United States v. Cuen

LATIMER, Judge

(concurring in part and dissenting in part) :

I concur in part and dissent in part.

I agree with my associates that the failure of the president to instruct in accordance with Article 51 (c), Uniform Code of Military Justice, 10 USC § 851, requires that this ease be reversed. However, I cannot accept the conclusion of the principal opinion that a reviewing authority in the exercise of his mitigating powers may reduce a fine to a forfeiture. Neither can I follow the doctrine that a forfeiture is merely a lesser form of punishment than a fine, for there are so many unknowns with which each may be weighted, and they are so basically different, that any comparison is unrealistic.

The Manual for Courts-Martial, United States, 1951, lays down the rule that the changing of a fine to a forfeiture is not a mitigation but rather a commutation of sentence which can only be exercised by the President or Secretary of a Department. Manual for Courts-Martial, supra, paragraph 88c. I believe that to be a sound and logical principle, and I find no reason to reject it. In military law, the word “commutation” is a term of art meaning “the power to change a punishment to one of a different nature.” Manual for Courts-Martial, supra, paragraph 105. Mitigation, on the other hand, is a change only of degree within the same species. See United States v Goodwin, 5 USCMA 647, 18 CMR 271. The reviewing authority in the instant case, by changing the nature of the punishment, exercised a power which he did not possess and, therefore, the forfeitures which he imposed were illegal.

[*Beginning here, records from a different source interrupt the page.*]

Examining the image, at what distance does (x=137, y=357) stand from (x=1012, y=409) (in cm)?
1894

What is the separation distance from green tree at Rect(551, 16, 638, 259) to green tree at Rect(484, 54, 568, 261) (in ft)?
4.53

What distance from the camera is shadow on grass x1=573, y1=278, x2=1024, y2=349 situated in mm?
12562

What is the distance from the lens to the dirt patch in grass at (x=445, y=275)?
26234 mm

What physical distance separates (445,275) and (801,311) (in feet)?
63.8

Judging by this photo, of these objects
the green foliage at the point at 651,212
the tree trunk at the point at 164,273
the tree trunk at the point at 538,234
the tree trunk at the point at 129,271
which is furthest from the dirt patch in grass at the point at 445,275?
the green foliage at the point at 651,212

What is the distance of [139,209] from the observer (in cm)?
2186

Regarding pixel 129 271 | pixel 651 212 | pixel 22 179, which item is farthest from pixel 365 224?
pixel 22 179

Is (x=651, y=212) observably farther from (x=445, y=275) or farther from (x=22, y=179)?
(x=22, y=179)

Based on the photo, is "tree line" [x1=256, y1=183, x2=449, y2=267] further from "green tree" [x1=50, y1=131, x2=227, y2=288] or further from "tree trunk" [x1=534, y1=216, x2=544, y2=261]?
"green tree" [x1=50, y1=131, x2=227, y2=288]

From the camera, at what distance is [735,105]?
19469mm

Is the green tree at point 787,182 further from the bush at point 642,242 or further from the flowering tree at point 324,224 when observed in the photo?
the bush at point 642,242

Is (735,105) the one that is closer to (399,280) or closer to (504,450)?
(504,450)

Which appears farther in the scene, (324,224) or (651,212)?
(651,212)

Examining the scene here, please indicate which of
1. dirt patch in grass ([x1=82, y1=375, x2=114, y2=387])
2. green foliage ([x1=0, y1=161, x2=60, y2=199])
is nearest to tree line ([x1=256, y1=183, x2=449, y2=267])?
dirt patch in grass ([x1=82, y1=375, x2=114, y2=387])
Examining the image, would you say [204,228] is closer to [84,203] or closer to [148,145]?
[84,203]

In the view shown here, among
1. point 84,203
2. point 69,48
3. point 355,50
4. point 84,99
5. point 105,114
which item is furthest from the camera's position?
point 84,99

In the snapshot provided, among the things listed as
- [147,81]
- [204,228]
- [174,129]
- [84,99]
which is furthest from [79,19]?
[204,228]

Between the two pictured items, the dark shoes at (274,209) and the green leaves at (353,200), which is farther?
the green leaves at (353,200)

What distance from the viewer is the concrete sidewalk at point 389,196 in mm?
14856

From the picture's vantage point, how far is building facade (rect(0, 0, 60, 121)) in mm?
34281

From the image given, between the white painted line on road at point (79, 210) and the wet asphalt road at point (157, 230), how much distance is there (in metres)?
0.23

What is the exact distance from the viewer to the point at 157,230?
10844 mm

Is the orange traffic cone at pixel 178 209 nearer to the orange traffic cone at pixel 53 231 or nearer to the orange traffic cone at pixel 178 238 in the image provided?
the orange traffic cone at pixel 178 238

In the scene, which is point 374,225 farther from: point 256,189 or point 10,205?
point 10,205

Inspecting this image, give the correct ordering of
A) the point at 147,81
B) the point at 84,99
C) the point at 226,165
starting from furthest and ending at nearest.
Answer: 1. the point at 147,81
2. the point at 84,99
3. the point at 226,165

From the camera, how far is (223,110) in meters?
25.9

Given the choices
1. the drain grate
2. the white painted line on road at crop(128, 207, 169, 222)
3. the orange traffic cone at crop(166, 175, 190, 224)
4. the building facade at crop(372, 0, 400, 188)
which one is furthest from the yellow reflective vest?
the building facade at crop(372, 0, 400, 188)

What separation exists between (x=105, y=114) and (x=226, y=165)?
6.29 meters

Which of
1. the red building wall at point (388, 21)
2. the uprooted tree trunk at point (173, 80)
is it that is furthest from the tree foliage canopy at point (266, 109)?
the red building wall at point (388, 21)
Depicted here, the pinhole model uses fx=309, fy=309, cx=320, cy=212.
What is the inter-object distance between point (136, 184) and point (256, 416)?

I have considered the argument of the board of review that United States v Bell, 8 USCMA 193, 24 CMR 3, is dispositive of this appeal as it was the intention of the court-martial to impose forfeitures rather than a fine. The Bell case, as my associates demonstrate, is clearly distinguishable. In the instant case, the sentence read in open court was susceptible of only one interpretation, and that interpretation was legal. Under such a factual situation, even though there is much to be said in favor of the contention that the court did not mean what it actually announced, I do not think it wise to delve- behind the words given in open court. We should not speculate on what meaning a court intended when there is no ambiguity. The words used announce an unusual but recognized and legal sentence.